Excerpted text
________

I’ve known for a long time that I wanted to perform a large slice of Huw Watkins’ output for violin in concert. When Robert Taub (director of the Arts Institute at Plymouth University) gave me the freedom to programme a recital for the inaugural season of the newly-renovated Levinsky Hall, I knew that this would be the moment. Robert’s one wish was that I might include Paganini’s Caprice No. 24, and programming from this starting point was definitely a first for me, having only performed Paganini during the first rounds at competitions and at ‘Klassenvorspiel’ during my studies in Munich.

Huw’s Partita for Solo Violin immediately came to mind. It was written in 2006 as a commission for the BBC New Generation Artists Scheme and the incredible Alina Ibragimova. Huw’s melodic writing is a wonder - phrases of searing beauty that work with the resonance of the instrument to fully allow the violin to ‘sing’. His writing fits ‘under the hand’ to such an extent that it’s a little surprising that Huw doesn’t play a string instrument himself. The piece, in four movements, varies between the finest filigree writing, full of exquisite nuances of rhythmic variation and shading, to an astonishing, growling final movement that somehow transforms the instrument into another entity, something untamed and irrepressible. The virtuosity of this final movement, and even the extended techniques within some of the other movements, are never the focal point but always at the service of the music.

By contrast, Paganini’s 24th Caprice takes the violinist through a whole gamut of advanced techniques - left hand pizzicato, runs of thirds, tenths and arpeggios - with each variation highlighting a specific technique. One slightly histrionic variation is entirely in octaves - my teacher recently quipped that one could imagine someone singing it while crying out of one eye. I think, and hope, that it will be fascinating to hear these two remarkable works side by side, which plumb the depths and heights of the unaccompanied violin.

________

Dataset excerpts
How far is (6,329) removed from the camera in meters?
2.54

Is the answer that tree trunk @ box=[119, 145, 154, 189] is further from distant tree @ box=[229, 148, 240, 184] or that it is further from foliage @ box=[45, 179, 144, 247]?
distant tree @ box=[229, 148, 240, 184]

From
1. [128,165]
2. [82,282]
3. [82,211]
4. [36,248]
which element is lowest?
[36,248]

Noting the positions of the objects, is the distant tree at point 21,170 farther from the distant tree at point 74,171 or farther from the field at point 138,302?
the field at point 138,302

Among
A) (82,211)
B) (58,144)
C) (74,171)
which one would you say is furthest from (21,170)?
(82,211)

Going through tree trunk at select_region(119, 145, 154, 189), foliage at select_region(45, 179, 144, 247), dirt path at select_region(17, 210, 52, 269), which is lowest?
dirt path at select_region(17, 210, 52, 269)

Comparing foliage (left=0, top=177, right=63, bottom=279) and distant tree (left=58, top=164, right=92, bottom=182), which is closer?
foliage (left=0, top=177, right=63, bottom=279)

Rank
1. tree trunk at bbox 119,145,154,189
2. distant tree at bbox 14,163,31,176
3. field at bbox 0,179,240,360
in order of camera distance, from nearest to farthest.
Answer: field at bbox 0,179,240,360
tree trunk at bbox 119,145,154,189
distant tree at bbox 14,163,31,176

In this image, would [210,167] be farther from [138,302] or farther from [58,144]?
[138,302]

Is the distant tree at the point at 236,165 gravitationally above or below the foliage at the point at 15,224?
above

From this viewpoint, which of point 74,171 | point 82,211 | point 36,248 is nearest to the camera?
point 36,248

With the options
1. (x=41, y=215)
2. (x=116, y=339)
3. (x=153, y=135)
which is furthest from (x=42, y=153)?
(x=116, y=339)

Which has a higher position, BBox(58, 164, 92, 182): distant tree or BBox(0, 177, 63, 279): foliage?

________

Required task 1
Condense the paragraph of the violin recital text that begins "Huw's Partita for Solo Violin immediately came to mind" into a short bulleted list that keeps its main facts.
Required task 2
Pick up the violin recital text after its last sentence and keep writing it in the same voice.

Output 1
- Huw Watkins' Partita for Solo Violin came to mind at once.
- It was written in 2006 as a commission for the BBC New Generation Artists Scheme and Alina Ibragimova.
- Its melodies work with the instrument's resonance so the violin can "sing."
- The writing fits so well "under the hand" that it's surprising Huw doesn't play a string instrument.
- The four movements range from delicate filigree full of rhythmic nuance and shading to a growling, untamed final movement.
- The virtuosity and extended techniques always serve the music and are never the focal point.

Output 2
As Huw will be joining me for this concert, I wanted to include two pieces of his for violin and piano, one of which, ‘Arietta’, was composed during the 2020 lockdown Playing Huw’s own works with him is incredibly special - the notes are utterly part of him, and this opens up dimensions in performance that one dreams of.

Elgar’s Sonata for Violin and Piano in E minor, written at the close of World War One, is a piece that is near to my heart. Elgar himself wrote in a letter to its dedicatee, Marie Joshua, that it is ’full of golden sounds’. The second movement contains writing that is special and elusive, almost stream-of-consciousness. Elgar’s wife suggested that it seemed to evoke the magical nature of the Sussex woods surrounding their country house - ‘Brinkwells’. I’ve experienced a little of this magic, I think, having spent much time as a child with my family in the Sussex countryside.

As a foil for the Watkins and Paganini, I decided to bookend the programme with Bartòk’s Romanian Folk Dances, arranged for violin and piano by his friend and compatriot Zoltán Székely, and Maurice Ravel’s Tzigane, dedicated to the great Hungarian violinist Jelly d’Arányi.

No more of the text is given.